In [None]:
import tensorflow as tf
physical_devices = tf.config.experimental.list_physical_devices('GPU')
assert len(physical_devices) > 0, "Not enough GPU hardware devices available"
config = tf.config.experimental.set_memory_growth(physical_devices[0], True)

# Custom networks with keras and Deterministic Policy Gradient (DPG)

By the end of this notebook you will know how to use agents with advanced neural network using keras, this will allow you to create more complex neural architectures and use all kind of layers from keras module.

We choose Deterministic Policy Gradient (DPG) for this tutorial. This is a Policy-Based agent, which means that it will learn the policy itself. Instead of proposing values of states V(s) as DQN based agent do, DPG propose directly the actions.

In [None]:
from RL_Problem import rl_problem
from RL_Agent import dpg_agent
from tensorflow.keras.models import Sequential
from tensorflow.keras.layers import Dense, LSTM
from RL_Agent.base.utils.networks import networks
from RL_Agent.base.utils import agent_saver, history_utils
import gym

## Defining the Neural Network Architecture

In file "RL_Agent.base.utils.networks.networks" we provide some functions to define the dictionaries with the neural network architectures. These dictionaries have a key called: "use_custom_network". When this key is set to True, the agent will recieves a funtion that builds a keras model. This function receives the input shape of the network which should be the state size. Inside this function you can create you keras network and return it as a tensorflow.keras.models.Sequential or as from tensorflow.keras.models.Model. 

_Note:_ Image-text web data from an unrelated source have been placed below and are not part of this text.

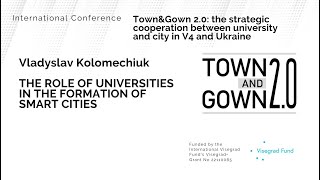 TownampGown 20 International Conference [upl. by Bohon931]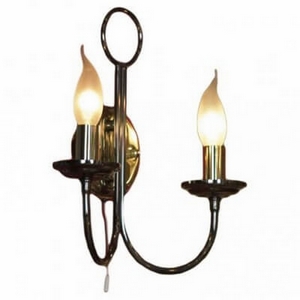 Изображение товара Бра Lussole Loft Todi GRLSA-4611-02 в виде свечи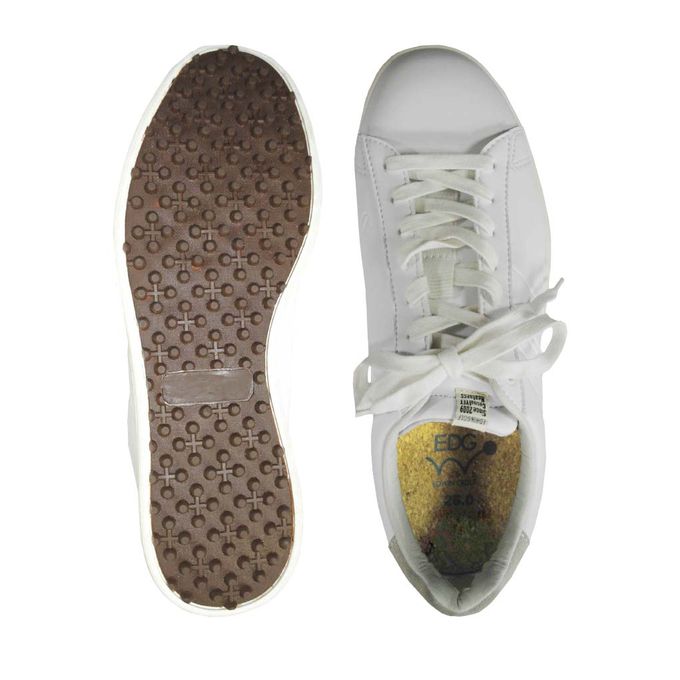 【2,000円OFFクーポン発行中】 レザックス LEZAX EDWIN GOLF メンズ ゴルフ シューズ スパイクレスシューズ EDSH-3774 ホワイト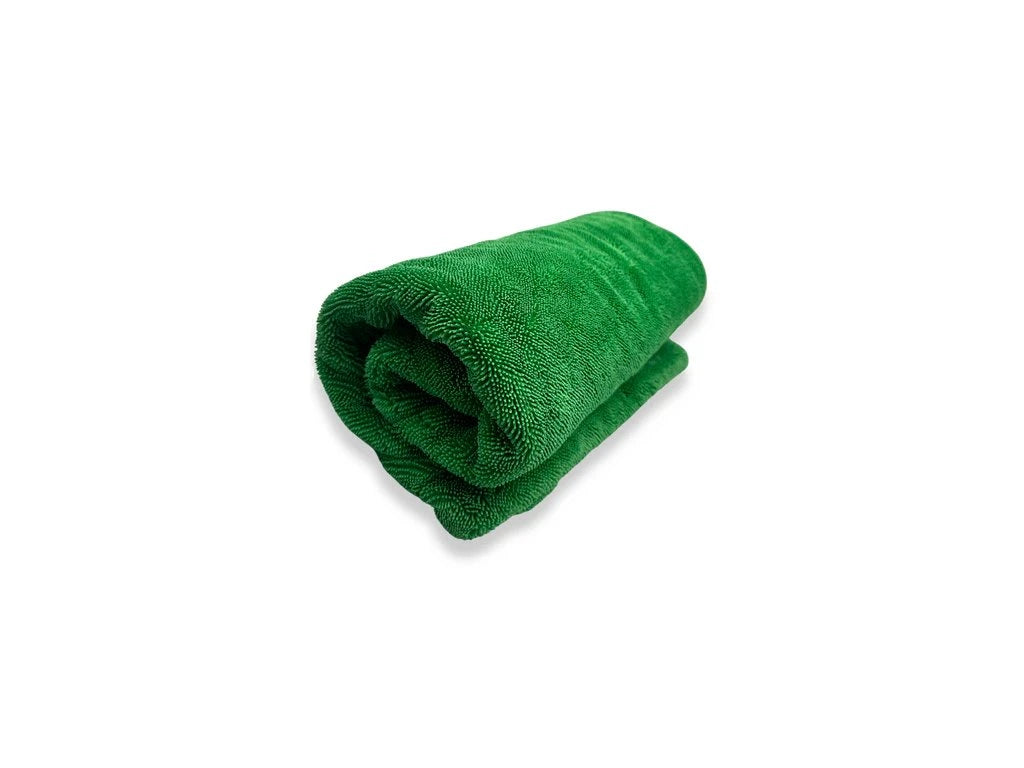 3D MICROFIBER TOWEL GREEN 1200 gsm - sušící ručník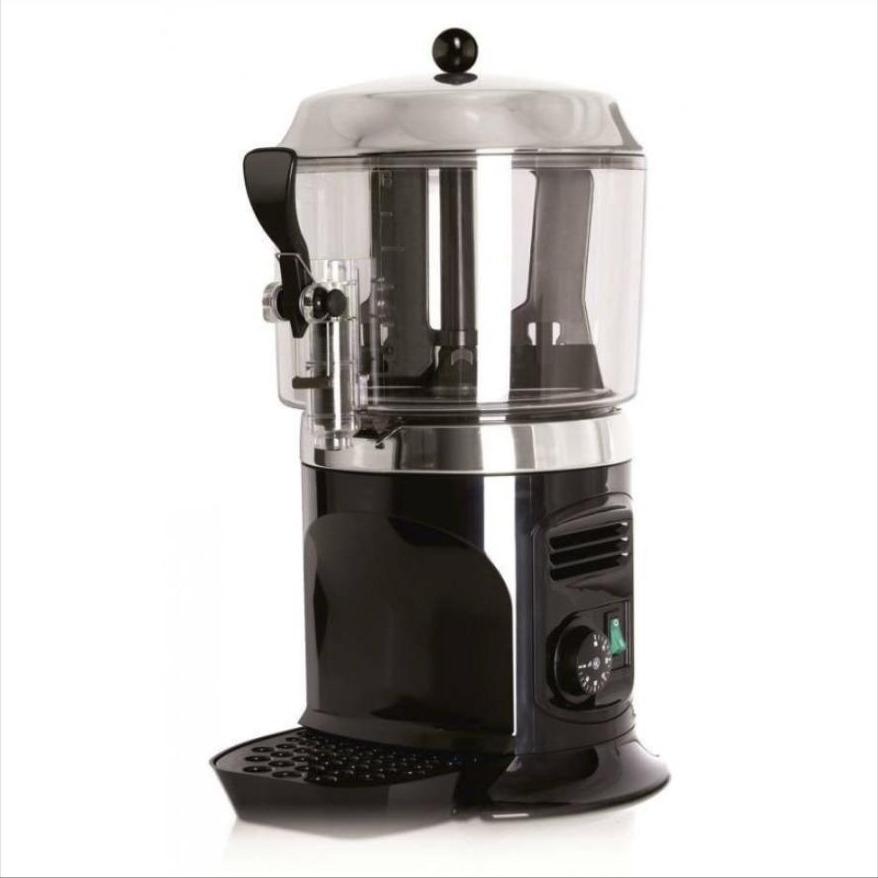 Chocolatera profesional 5 litros acabado negro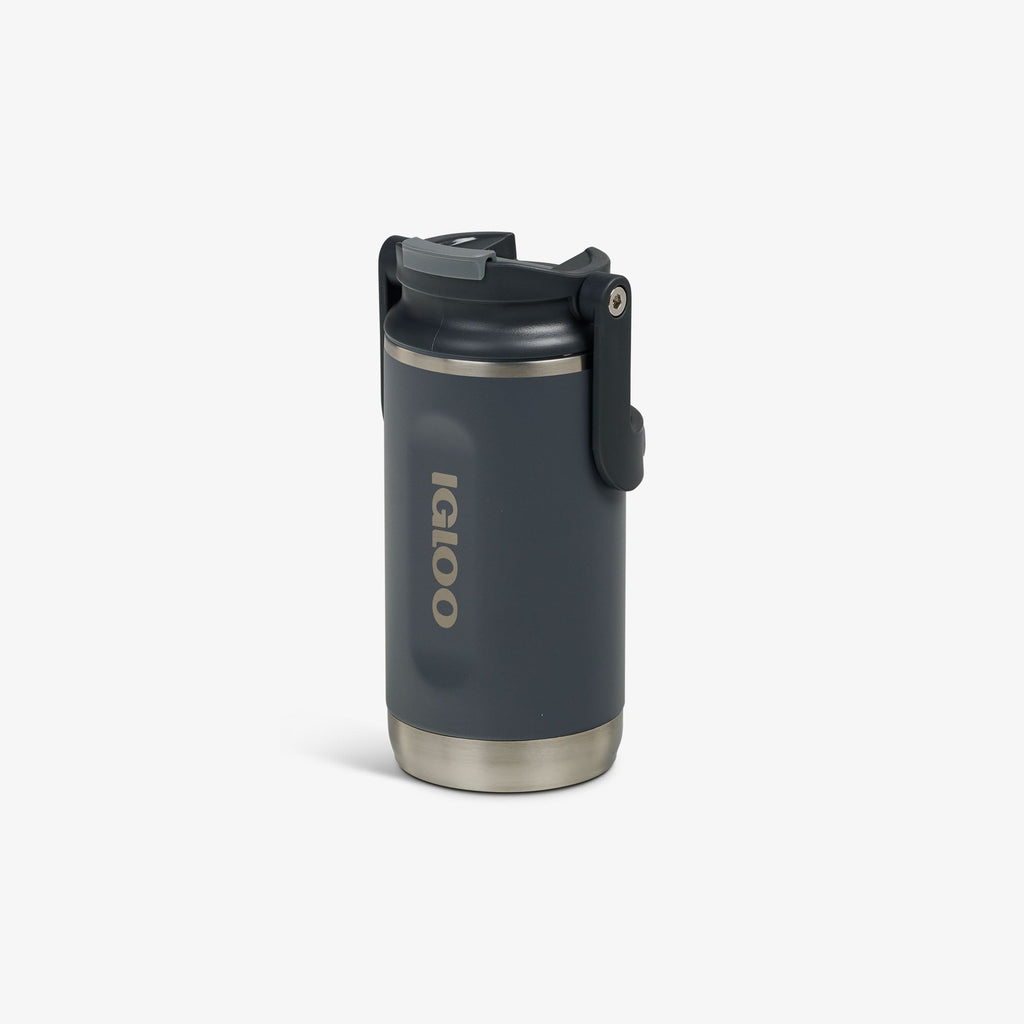 12 Oz Flip ‘n’ Sip Tumbler Z8 - Carbonite - Product View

The next cell shows an example of creating a Sequential keras model.

In [None]:
def lstm_custom_model(input_shape):
    actor_model = Sequential()
    actor_model.add(LSTM(64, input_shape=input_shape, activation='tanh'))
    actor_model.add(Dense(256, input_shape=input_shape, activation='relu'))
    actor_model.add(Dense(256, activation='relu'))
    return actor_model

Then, we need to define the dictionary to especify the network architecture. As explained before, "use_custom_network" parameter has to be set to True. The other parameter, "custom_network", recieves the function to build the model. 

For this particular case, we only have the "custom_network" param, but in other cases we may have the network divided in subnetworks. For example, Dueling DDQN or Deep Deterministic Policy Gradient have especific network architectures that are divided in subnerworks where we have an especific key in the dictionarie for each subnetwork.

In [None]:
net_architecture = networks.dpg_net(use_custom_network=True,
                                    custom_network=lstm_custom_model)

## Define the RL Agent

Here, we define the RL agent using the next parameters:

* learning_rate: learning rate for training the neural network.
* batch_size: Size of the batches used for training the neural network. 
* net_architecture: net architecture defined before.
* n_stack: number of stacked timesteps to form the state.

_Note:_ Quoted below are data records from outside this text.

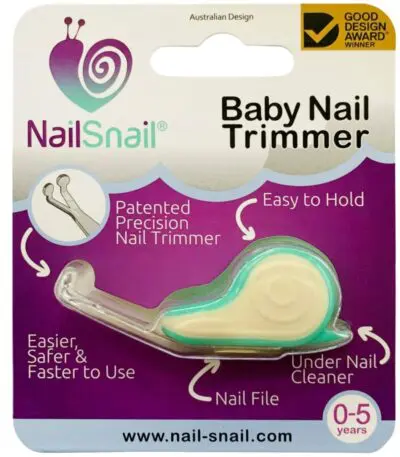 Nail Snail - Baby Nail Trimmer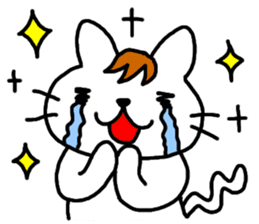 Yes! Yes! This is Ito Neko sticker #4629294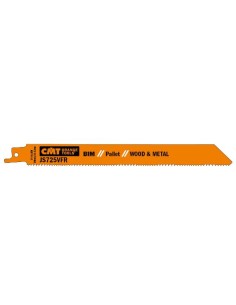 Hojas de sierra sables para reparaciones sobre palets hasta 150 mm.
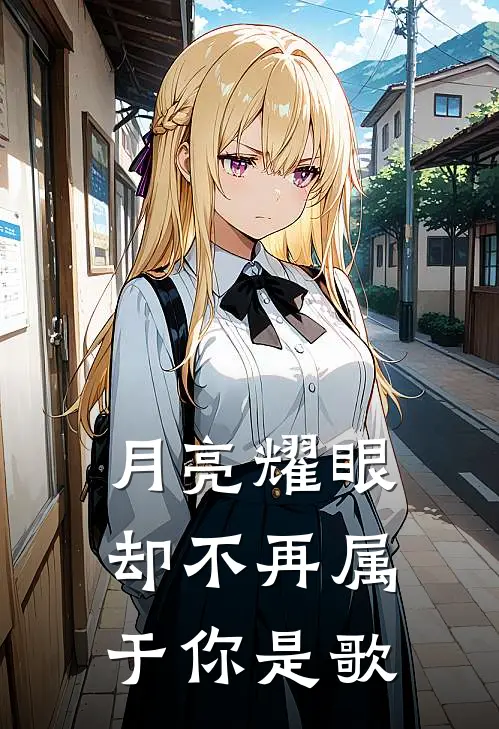 月亮耀眼却不再属于你是歌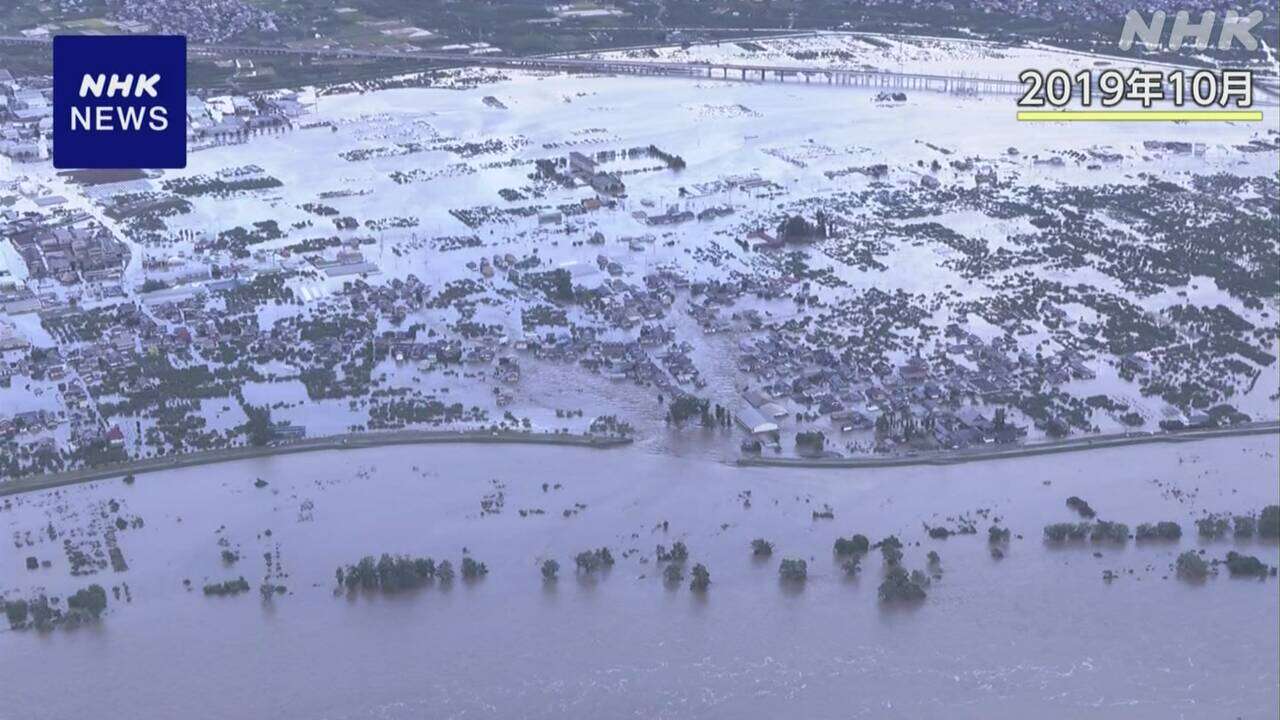 台風19号水害5年 長野市長沼地区 “今も水害への不安”9割以上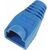 MicroConnect Kryt konektora RJ45 modrá / 50ks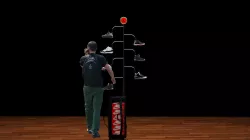 Bag and pole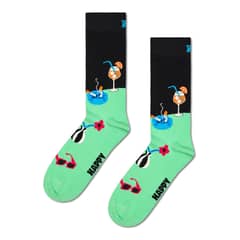 HAPPY SOCKS - LATE NIGHT P002566 VERD CL 41-46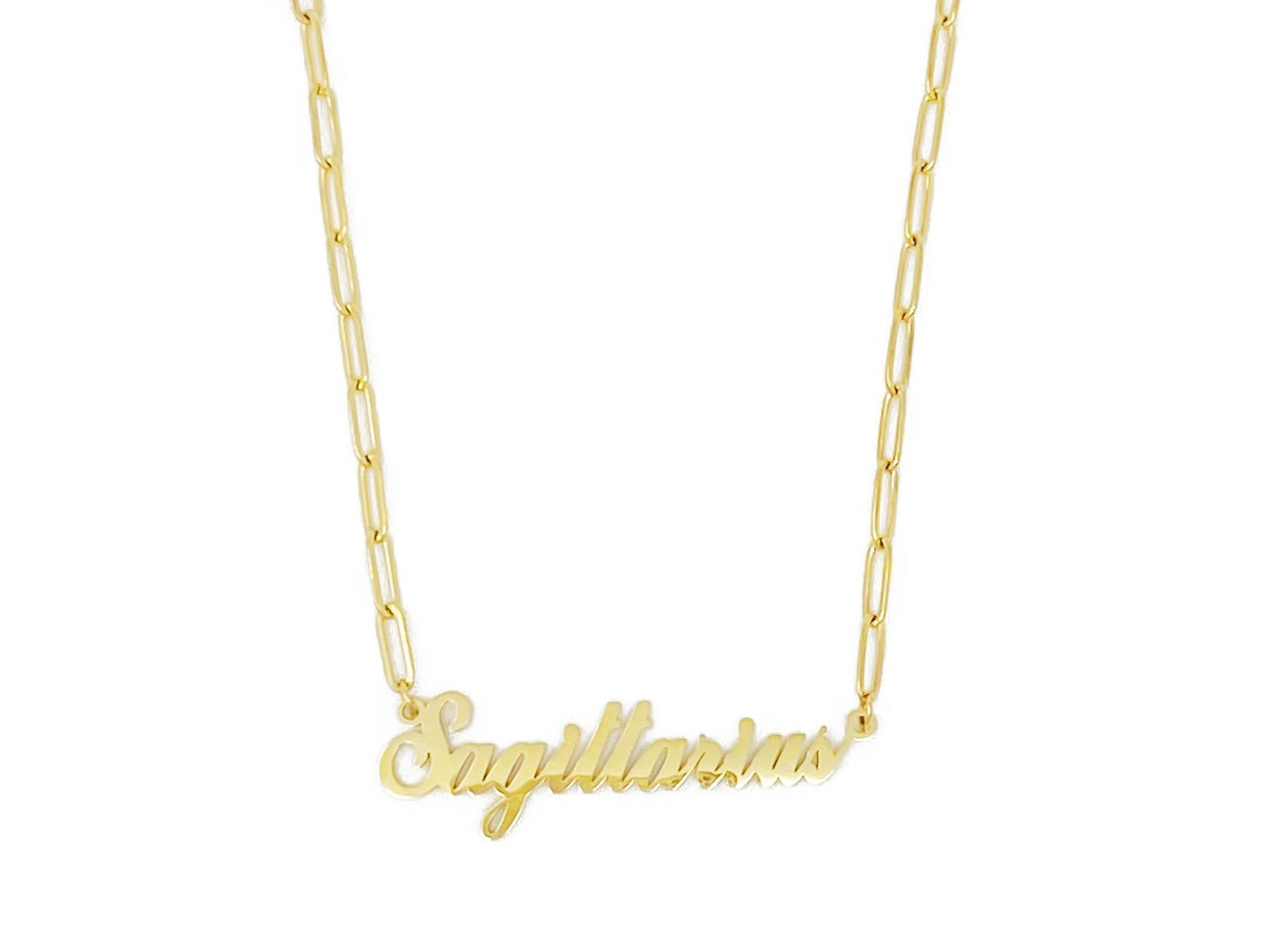 Annie Zodiac Chain Necklace - Simply Just Deals LLCAnnie Zodiac Chain NecklaceDC - 2143471VirgoAnnie Zodiac Chain Necklace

You may notice that we do not include parameters related to exploration process like "epsilon", this is because this algorithm use by default a random choice of action based on the probabilities calculated by the neural network (np.random.choice(n_actions, p=probability_predicitons). This dotes DPG with an inherent explorative behavior and makes epsilon (exploration rate) not needed.

In [None]:
agent = dpg_agent.Agent(learning_rate=1e-3,
                        batch_size=64,
                        net_architecture=net_architecture,
                        n_stack=5)

## Define the Environment

We choose the LunarLander environment from OpenAI Gym.

In [None]:
environment = "LunarLander-v2"
environment = gym.make(environment)

## Build a RL Problem

Create a RL problem were the comunications between agent and environment are managed. In this case, we use the funcionality from "RL_Problem.rl_problem.py" which makes transparent to the user the selection of the matching problem. The function "Problem" automaticaly selects the problem based on the agent used.

In [None]:
problem = rl_problem.Problem(environment, agent)

## Solving the RL Problem

Next step is solving the RL problem that we have define. Here, we specify the number of episodes, the skip_states parameter, the render boolean and additionaly, after how many iterations we want to render the environment. 

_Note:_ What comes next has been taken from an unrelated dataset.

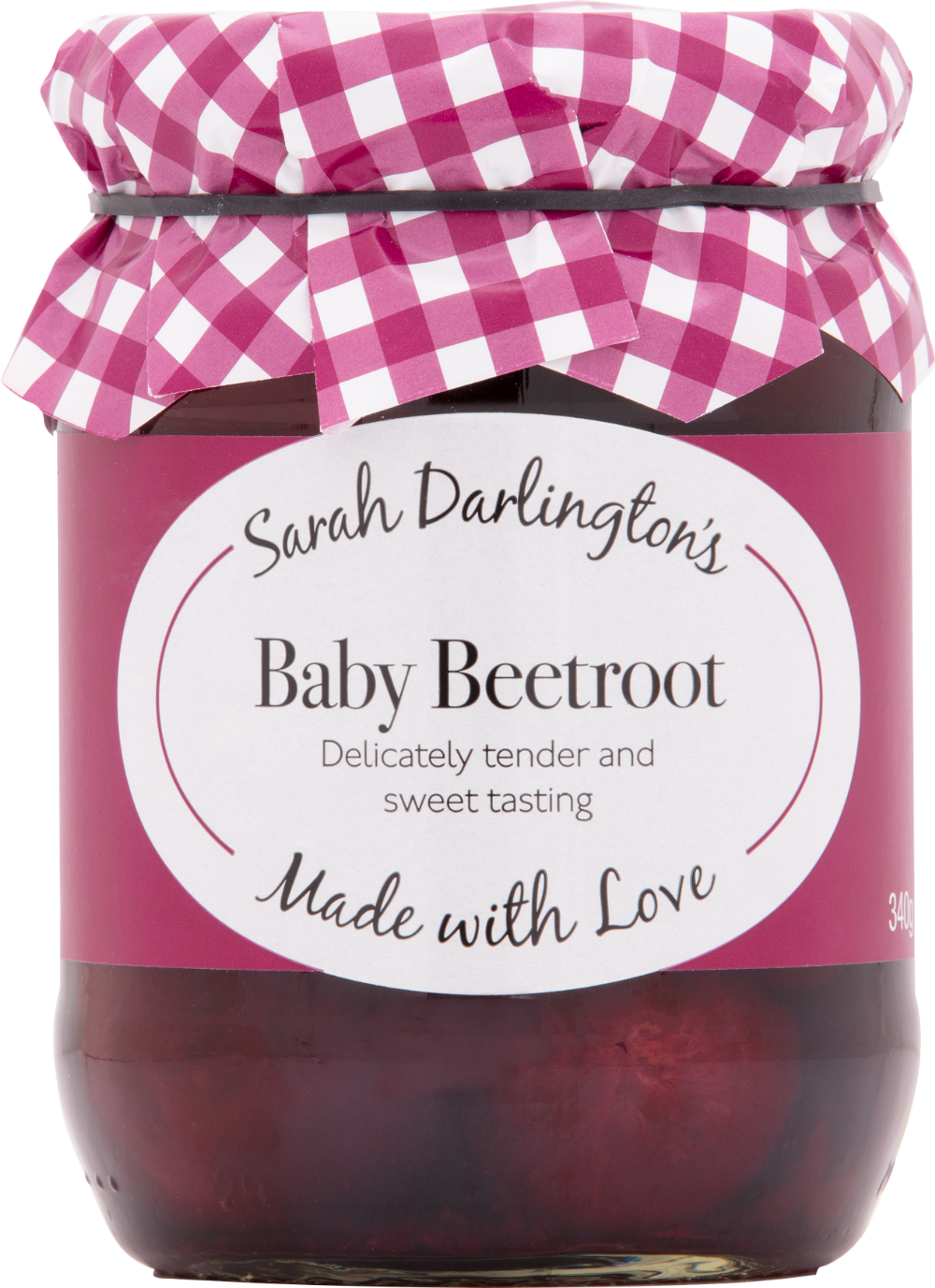 Mrs Darlington’s Baby Beetroot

When render is set to False we can specify the "render_after" parameter. The environement will be rendered after reach the specified number of iterations.

In [None]:
problem.solve(episodes=250, skip_states=3, render=False, render_after=200)

Runing the agent in exploitation mode over the environment to see the final performance.

In [None]:
problem.test(n_iter=4, render=True)

In [None]:
hist = problem.get_histogram_metrics()
history_utils.plot_reward_hist(hist, 10)

Run this last cell if you want to save the agent to a file.

In [None]:
agent_saver.save(agent, 'agent_dpg_lunar.json')

# Takeaways
- We trained our first Policy-Based agent.
- We learned how to use use keras for creating complex and flexibles neural network architectures within the library.
- We learned to use a new parameter for rendering the training process after n iterations.